[[ Provided passage, beginning ]]

Categories: Best Practices

By Lynda Bourne

After more than 40 years in project management, project controls and project governance, I’ve learned that every successful organization has its own unique culture and structure. Nothing works “out of the box.”

Each organization needs to identify the aspects of its existing culture and the parts of its management systems that offer the best opportunities for improvement, define options that may work (there are no guarantees), and decide on the steps needed to deliver the desired improvements.

This process is a journey, and the measure of success is achieving the level of maturity where continuous improvement is organic and internal.

Here are my tips for getting there:

  1. Set the right objectives. Projects and programs should support the organization’s strategic objectives. Achieving this requires a number of elements:
    • A realistic and achievable strategic plan
    • A portfolio management function designed to optimize the selection of the “right” projects and programs to undertake to maximize the delivery of strategy
    • A robust and reliable process to develop and test the business cases used in the portfolio management processes, as underestimating the cost or difficulty in delivering a project guarantees failure before it starts
    • A sound appreciation of risk and uncertainty to ensure adequate contingencies are in place by applying techniques such as reference class risk assessments
  2. Understand the objective and value proposition for each project and program. The outputs from a project enable the organization to undertake new or improved activities that are intended to create value. Decision-making needs to be based on a clear understanding of:
    • The critical success factors for each project—what really matters from an organizational perspective
    • The project’s overall value proposition, which involves more than simple cost accounting
    • The organizational changes needed to implement the project’s deliverables and realize the intended value
  3. Establish organizational capabilities to manage the work of a project or program. Select contractors and suppliers based on the three Ps:
    • The promise, ensuring the promised performance in terms of time, cost and scope is realistic, achievable, understood by all involved
    • The performance of the work based on a robust and accurate assessment of current performance against the promise, identifying all significant variances and determining the reason why they have occurred
    • The prediction of future outcomes based on current performance. The most reliable predictor of future performance is the performance to date. This will not change unless something in the performance space is done differently. Changing performance requires planning, takes time, usually involves cost and there are no guarantees of success.

[[ Provided passage, end ]]
[[ Material supplied, beginning ]]

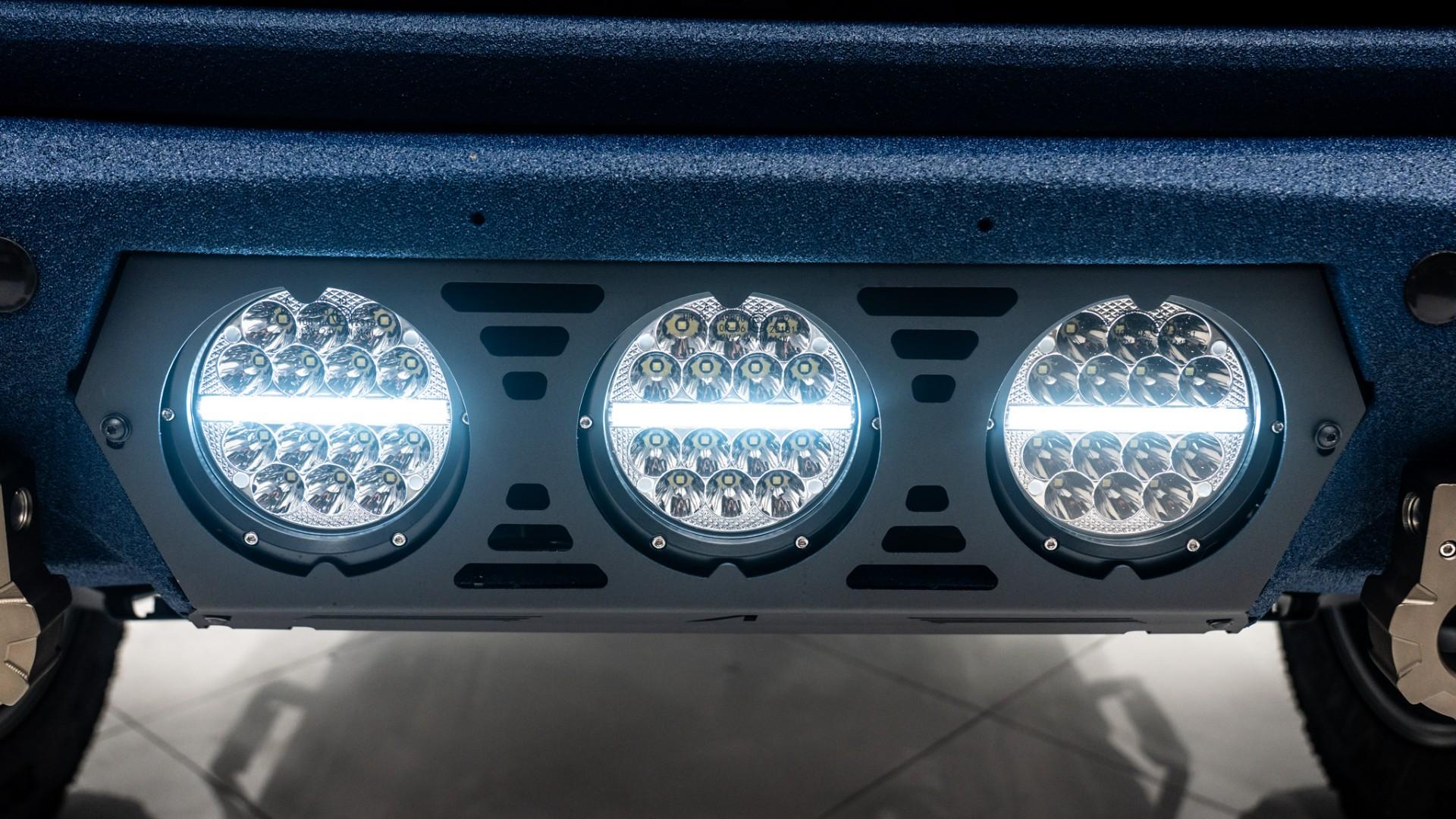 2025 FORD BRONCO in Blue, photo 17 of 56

[[ Material supplied, end ]]
[[ Material supplied, beginning ]]

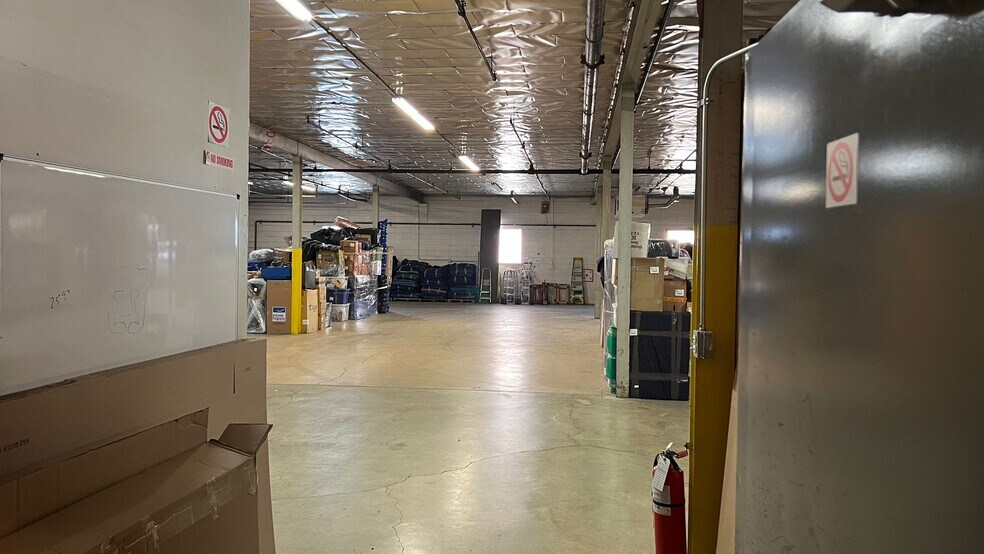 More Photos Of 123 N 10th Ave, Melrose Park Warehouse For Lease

[[ Material supplied, end ]]

Task to complete:
Print everything in the project management article from "Categories: Best Practices" down to "organic and internal.", word for word. This material comes from a separate source.

Reply to the exercise:
Categories: Best Practices

By Lynda Bourne

After more than 40 years in project management, project controls and project governance, I’ve learned that every successful organization has its own unique culture and structure. Nothing works “out of the box.”

Each organization needs to identify the aspects of its existing culture and the parts of its management systems that offer the best opportunities for improvement, define options that may work (there are no guarantees), and decide on the steps needed to deliver the desired improvements.

This process is a journey, and the measure of success is achieving the level of maturity where continuous improvement is organic and internal.